--- START OF Extracted entries ---
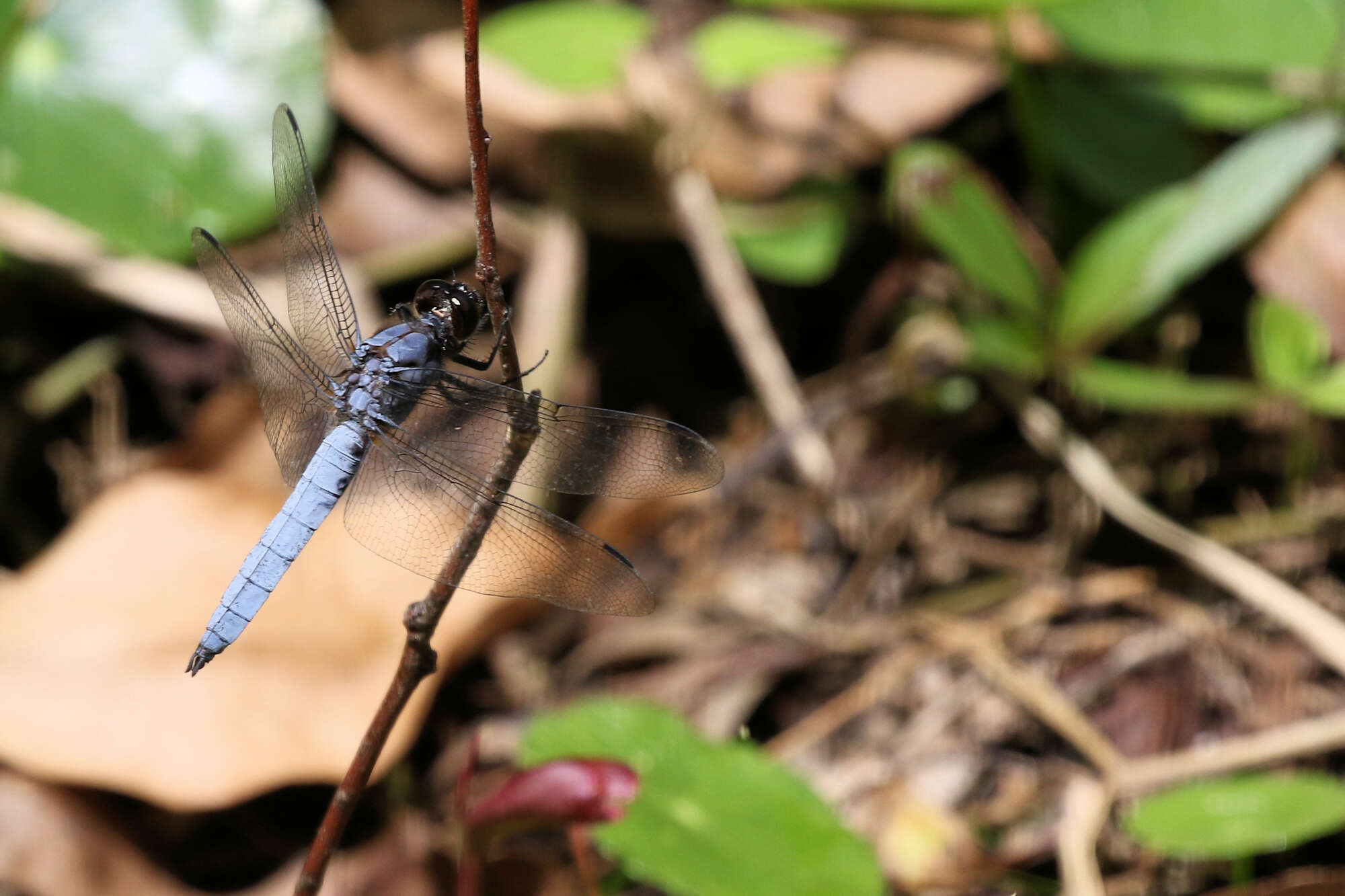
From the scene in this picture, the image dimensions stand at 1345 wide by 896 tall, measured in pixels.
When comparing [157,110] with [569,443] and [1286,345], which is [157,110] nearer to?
[569,443]

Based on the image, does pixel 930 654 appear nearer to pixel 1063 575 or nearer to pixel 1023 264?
pixel 1063 575

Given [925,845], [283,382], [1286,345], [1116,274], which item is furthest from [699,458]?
[1286,345]

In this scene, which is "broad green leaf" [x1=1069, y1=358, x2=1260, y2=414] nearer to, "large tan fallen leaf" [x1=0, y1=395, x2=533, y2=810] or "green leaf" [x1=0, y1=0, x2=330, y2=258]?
"large tan fallen leaf" [x1=0, y1=395, x2=533, y2=810]

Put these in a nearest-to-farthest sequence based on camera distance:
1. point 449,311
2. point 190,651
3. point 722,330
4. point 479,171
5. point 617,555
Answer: point 479,171, point 617,555, point 449,311, point 190,651, point 722,330

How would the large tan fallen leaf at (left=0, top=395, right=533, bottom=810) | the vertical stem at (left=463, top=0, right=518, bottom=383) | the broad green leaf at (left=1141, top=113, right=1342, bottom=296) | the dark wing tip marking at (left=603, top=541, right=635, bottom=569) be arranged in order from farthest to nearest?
the broad green leaf at (left=1141, top=113, right=1342, bottom=296) < the large tan fallen leaf at (left=0, top=395, right=533, bottom=810) < the dark wing tip marking at (left=603, top=541, right=635, bottom=569) < the vertical stem at (left=463, top=0, right=518, bottom=383)

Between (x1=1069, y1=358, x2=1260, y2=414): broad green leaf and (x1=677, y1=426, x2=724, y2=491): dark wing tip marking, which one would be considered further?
(x1=1069, y1=358, x2=1260, y2=414): broad green leaf

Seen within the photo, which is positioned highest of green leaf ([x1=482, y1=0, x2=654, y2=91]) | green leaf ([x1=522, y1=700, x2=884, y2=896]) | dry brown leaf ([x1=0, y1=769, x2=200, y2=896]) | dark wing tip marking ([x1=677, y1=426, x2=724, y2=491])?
green leaf ([x1=482, y1=0, x2=654, y2=91])

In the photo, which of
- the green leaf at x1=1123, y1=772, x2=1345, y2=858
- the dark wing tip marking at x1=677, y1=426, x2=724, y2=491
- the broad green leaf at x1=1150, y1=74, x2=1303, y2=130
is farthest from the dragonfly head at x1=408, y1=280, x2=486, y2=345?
the broad green leaf at x1=1150, y1=74, x2=1303, y2=130
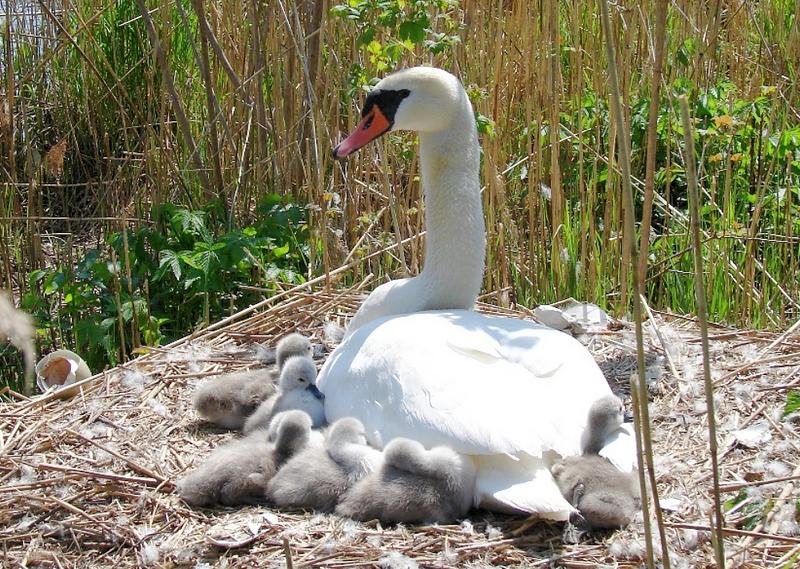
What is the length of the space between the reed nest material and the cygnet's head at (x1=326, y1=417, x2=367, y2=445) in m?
0.24

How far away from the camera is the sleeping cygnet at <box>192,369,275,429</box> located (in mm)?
4125

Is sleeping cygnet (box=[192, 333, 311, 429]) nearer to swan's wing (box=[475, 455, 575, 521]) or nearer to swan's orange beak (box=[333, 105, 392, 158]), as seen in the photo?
swan's orange beak (box=[333, 105, 392, 158])

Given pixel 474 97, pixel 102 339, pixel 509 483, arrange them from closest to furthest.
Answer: pixel 509 483
pixel 474 97
pixel 102 339

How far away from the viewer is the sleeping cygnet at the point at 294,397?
3797 millimetres

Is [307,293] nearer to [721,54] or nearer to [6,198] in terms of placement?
[6,198]

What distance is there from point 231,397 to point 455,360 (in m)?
1.11

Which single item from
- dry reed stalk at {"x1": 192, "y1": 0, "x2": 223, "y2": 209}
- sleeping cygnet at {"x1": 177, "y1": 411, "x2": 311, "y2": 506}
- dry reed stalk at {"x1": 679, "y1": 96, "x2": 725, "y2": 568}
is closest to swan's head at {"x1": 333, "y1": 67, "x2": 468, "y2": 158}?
sleeping cygnet at {"x1": 177, "y1": 411, "x2": 311, "y2": 506}

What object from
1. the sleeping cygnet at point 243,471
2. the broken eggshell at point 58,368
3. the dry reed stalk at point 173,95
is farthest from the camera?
the dry reed stalk at point 173,95

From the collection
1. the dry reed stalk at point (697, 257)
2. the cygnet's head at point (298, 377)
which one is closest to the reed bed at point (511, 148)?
the cygnet's head at point (298, 377)

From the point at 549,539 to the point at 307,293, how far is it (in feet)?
8.01

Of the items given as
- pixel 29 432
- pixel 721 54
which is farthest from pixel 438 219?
pixel 721 54

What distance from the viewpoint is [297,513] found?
3.42 metres

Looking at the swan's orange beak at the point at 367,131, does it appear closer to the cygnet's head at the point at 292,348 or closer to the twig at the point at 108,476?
the cygnet's head at the point at 292,348

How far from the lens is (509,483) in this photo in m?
--- END OF Extracted entries ---
Problem.
Reproduce all of the rows above with each occurrence of "photo" changed to "photograph" and everything else left as it is. Leave the pictures out.

Written reply.
From the scene in this picture, the image dimensions stand at 1345 wide by 896 tall, measured in pixels.
When comparing [157,110] with [569,443] and [1286,345], which is [157,110] nearer to?
[569,443]

Based on the image, does pixel 930 654 appear nearer to pixel 1063 575 or nearer to pixel 1023 264?
pixel 1063 575

Given [925,845], [283,382], [1286,345], [1116,274], which item is furthest from [699,458]?
[1286,345]

In this scene, which is "broad green leaf" [x1=1069, y1=358, x2=1260, y2=414] nearer to, "large tan fallen leaf" [x1=0, y1=395, x2=533, y2=810] or "green leaf" [x1=0, y1=0, x2=330, y2=258]?
"large tan fallen leaf" [x1=0, y1=395, x2=533, y2=810]

Put these in a nearest-to-farthest sequence based on camera distance:
1. point 449,311
2. point 190,651
3. point 722,330
4. point 479,171
5. point 617,555
Answer: point 479,171, point 617,555, point 449,311, point 190,651, point 722,330

How would the large tan fallen leaf at (left=0, top=395, right=533, bottom=810) | the vertical stem at (left=463, top=0, right=518, bottom=383) | the broad green leaf at (left=1141, top=113, right=1342, bottom=296) | the dark wing tip marking at (left=603, top=541, right=635, bottom=569) be arranged in order from farthest to nearest?
the broad green leaf at (left=1141, top=113, right=1342, bottom=296) < the large tan fallen leaf at (left=0, top=395, right=533, bottom=810) < the dark wing tip marking at (left=603, top=541, right=635, bottom=569) < the vertical stem at (left=463, top=0, right=518, bottom=383)

Between (x1=1069, y1=358, x2=1260, y2=414): broad green leaf and (x1=677, y1=426, x2=724, y2=491): dark wing tip marking, which one would be considered further?
(x1=1069, y1=358, x2=1260, y2=414): broad green leaf

Seen within the photograph, which is positioned highest of green leaf ([x1=482, y1=0, x2=654, y2=91]) | green leaf ([x1=522, y1=700, x2=884, y2=896]) | dry brown leaf ([x1=0, y1=769, x2=200, y2=896]) | dark wing tip marking ([x1=677, y1=426, x2=724, y2=491])?
green leaf ([x1=482, y1=0, x2=654, y2=91])

In the photograph, which of
- the green leaf at x1=1123, y1=772, x2=1345, y2=858
- the dark wing tip marking at x1=677, y1=426, x2=724, y2=491
- the broad green leaf at x1=1150, y1=74, x2=1303, y2=130
is farthest from the dragonfly head at x1=408, y1=280, x2=486, y2=345?
the broad green leaf at x1=1150, y1=74, x2=1303, y2=130
What is the length of the space between the reed nest material and the cygnet's head at (x1=326, y1=417, x2=367, y2=445) in m?
0.24

How far away from the camera is the sleeping cygnet at <box>192,369,275,429</box> located (in mm)?
4125

Is sleeping cygnet (box=[192, 333, 311, 429]) nearer to swan's wing (box=[475, 455, 575, 521]) or nearer to swan's orange beak (box=[333, 105, 392, 158]), as seen in the photograph?
swan's orange beak (box=[333, 105, 392, 158])

Given pixel 474 97, pixel 102 339, pixel 509 483, arrange them from closest to furthest.
Answer: pixel 509 483
pixel 474 97
pixel 102 339

How far away from the viewer is the sleeping cygnet at the point at 294,397?
3797 millimetres

Is [307,293] nearer to [721,54] or nearer to [6,198] in terms of placement?
[6,198]

What distance is there from point 231,397 to point 455,360 (in m)?
1.11

Which single item from
- dry reed stalk at {"x1": 192, "y1": 0, "x2": 223, "y2": 209}
- sleeping cygnet at {"x1": 177, "y1": 411, "x2": 311, "y2": 506}
- dry reed stalk at {"x1": 679, "y1": 96, "x2": 725, "y2": 568}
is closest to swan's head at {"x1": 333, "y1": 67, "x2": 468, "y2": 158}?
sleeping cygnet at {"x1": 177, "y1": 411, "x2": 311, "y2": 506}

What object from
1. the sleeping cygnet at point 243,471
2. the broken eggshell at point 58,368
3. the dry reed stalk at point 173,95
is farthest from the camera?
the dry reed stalk at point 173,95

From the collection
1. the dry reed stalk at point (697, 257)
2. the cygnet's head at point (298, 377)
which one is closest to the reed bed at point (511, 148)?
the cygnet's head at point (298, 377)

From the point at 549,539 to the point at 307,293, how far is it (in feet)?
8.01

Of the items given as
- pixel 29 432
- pixel 721 54
which is farthest from pixel 438 219?
pixel 721 54

What distance from the viewpoint is [297,513] found?
3.42 metres

Looking at the swan's orange beak at the point at 367,131, does it appear closer to the cygnet's head at the point at 292,348 or closer to the twig at the point at 108,476?
the cygnet's head at the point at 292,348

How far from the lens is (509,483) in this photograph in m?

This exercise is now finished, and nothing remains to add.